To-do list:
(1) List every topic that the column reports participants raised in the Fabian Society focus groups.
(2) Answer the following questions using the column on public distrust, marking each answer with the corresponding letter.
(a) Over what period has the Fabian Society been holding conversations with people across England?
(b) What share of people aged between 16 and 29 expect to be better off than their parents?
(c) Which two parties does the column say are gaining popularity from public anger and frustration?

Extract to read:
#####
Ben Cooper column: ‘You can’t have policy without politics’

© Sienna Rodgers

The Fabian Society has, over the past three months, been talking politics and policy with people in every corner of England. In our focus groups, they spoke about affording the rent or mortgage, small boats crossing the channel, personal safety, and the quality of new homes. Yet one thing united pretty much every person we spoke to. People felt deeply sceptical that things could get better, or that new policy ideas could change anything.

These focus groups are not unique. Distrust in the government being able to do good things is widespread. Even before the conflict in the Middle East, 57 per cent of people thought the cost-of-living crisis might never end. Just 36 per cent of young people aged between 16 and 29 expect they will be better off than their parents. And, 48 per cent of people thought Labour would make things worse over the next few years. An additional 22 per cent said they would make no real difference. 

These entrenched views are a real problem for the government, and anyone in the Labour Party. Lives have been changed through the Renters’ Rights Act, child poverty reductions, and falling NHS waiting lists. Yet this isn’t cutting through. In some cases, there is a time lag between legislation being passed and people feeling the benefit. But too often, data conflicts with people’s perceptions, and perception wins out. People think that change cannot happen quickly – if at all. The anger and frustration this creates is fuelling the popularity of Reform and the Greens.
#####
Extracted records:
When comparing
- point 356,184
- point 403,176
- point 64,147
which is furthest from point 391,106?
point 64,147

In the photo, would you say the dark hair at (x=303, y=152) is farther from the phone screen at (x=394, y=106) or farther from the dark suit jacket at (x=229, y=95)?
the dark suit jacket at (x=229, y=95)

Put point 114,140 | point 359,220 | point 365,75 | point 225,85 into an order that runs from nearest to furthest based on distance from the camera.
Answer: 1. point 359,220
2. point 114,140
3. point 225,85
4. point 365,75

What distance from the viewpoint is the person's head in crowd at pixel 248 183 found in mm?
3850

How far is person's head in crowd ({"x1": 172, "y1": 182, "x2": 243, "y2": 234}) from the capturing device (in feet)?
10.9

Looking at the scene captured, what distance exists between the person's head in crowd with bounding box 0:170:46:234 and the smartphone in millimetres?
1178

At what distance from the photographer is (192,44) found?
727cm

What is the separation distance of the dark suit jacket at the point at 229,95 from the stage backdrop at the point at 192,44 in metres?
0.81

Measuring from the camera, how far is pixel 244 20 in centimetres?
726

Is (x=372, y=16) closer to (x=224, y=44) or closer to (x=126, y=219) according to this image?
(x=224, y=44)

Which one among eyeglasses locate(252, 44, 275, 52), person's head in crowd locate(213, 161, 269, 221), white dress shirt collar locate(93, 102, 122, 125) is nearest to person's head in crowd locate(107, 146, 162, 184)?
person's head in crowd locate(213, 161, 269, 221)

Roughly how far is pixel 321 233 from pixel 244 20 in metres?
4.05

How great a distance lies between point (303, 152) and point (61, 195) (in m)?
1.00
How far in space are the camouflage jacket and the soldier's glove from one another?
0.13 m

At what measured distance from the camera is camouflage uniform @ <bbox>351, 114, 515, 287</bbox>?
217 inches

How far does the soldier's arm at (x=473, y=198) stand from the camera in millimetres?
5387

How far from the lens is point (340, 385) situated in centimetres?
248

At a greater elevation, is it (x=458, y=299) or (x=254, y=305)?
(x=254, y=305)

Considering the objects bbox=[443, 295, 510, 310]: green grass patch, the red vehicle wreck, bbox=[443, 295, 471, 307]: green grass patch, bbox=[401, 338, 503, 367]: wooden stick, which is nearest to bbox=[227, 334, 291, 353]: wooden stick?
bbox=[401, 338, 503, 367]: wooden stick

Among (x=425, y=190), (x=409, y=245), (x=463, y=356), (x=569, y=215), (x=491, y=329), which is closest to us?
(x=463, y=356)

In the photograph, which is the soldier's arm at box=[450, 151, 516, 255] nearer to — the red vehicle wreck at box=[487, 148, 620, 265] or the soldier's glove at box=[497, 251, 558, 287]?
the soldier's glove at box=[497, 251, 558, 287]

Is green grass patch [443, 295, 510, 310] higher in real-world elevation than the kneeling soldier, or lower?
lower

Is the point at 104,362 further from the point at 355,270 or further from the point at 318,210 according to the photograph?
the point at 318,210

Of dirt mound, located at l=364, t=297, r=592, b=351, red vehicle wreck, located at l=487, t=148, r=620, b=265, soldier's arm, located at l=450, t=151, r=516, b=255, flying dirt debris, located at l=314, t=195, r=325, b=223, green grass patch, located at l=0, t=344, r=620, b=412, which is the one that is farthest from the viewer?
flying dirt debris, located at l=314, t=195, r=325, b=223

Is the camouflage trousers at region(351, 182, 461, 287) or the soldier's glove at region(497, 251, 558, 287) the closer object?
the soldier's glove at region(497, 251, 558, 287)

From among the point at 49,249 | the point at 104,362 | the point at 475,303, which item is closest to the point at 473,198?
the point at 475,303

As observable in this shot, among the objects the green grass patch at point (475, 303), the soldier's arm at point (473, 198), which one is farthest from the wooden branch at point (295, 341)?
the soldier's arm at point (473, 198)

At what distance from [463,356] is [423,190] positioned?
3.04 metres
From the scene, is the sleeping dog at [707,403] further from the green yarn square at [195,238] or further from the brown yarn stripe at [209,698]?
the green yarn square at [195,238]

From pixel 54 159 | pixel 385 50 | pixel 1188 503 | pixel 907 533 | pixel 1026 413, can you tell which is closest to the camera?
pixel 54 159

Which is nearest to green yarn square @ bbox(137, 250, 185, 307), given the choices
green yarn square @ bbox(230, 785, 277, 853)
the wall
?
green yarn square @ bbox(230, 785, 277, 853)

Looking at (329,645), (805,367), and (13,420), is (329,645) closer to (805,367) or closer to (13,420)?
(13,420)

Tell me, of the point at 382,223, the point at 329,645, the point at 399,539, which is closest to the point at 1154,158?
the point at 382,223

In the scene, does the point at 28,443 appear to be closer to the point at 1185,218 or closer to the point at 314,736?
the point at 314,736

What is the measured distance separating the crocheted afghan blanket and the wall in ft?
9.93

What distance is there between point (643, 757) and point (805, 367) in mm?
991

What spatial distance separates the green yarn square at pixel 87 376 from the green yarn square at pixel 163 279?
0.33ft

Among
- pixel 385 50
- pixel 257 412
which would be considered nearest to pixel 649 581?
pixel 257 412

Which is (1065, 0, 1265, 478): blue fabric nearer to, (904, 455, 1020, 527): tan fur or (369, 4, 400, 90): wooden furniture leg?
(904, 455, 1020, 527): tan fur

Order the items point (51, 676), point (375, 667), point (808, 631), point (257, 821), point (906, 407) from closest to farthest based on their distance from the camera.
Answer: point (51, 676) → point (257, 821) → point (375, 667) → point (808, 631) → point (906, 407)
#####
Solution set:
(1)
Affording the rent or mortgage
Small boats crossing the channel
Personal safety
The quality of new homes

(2)
(a) The past three months.
(b) 36 per cent.
(c) Reform and the Greens.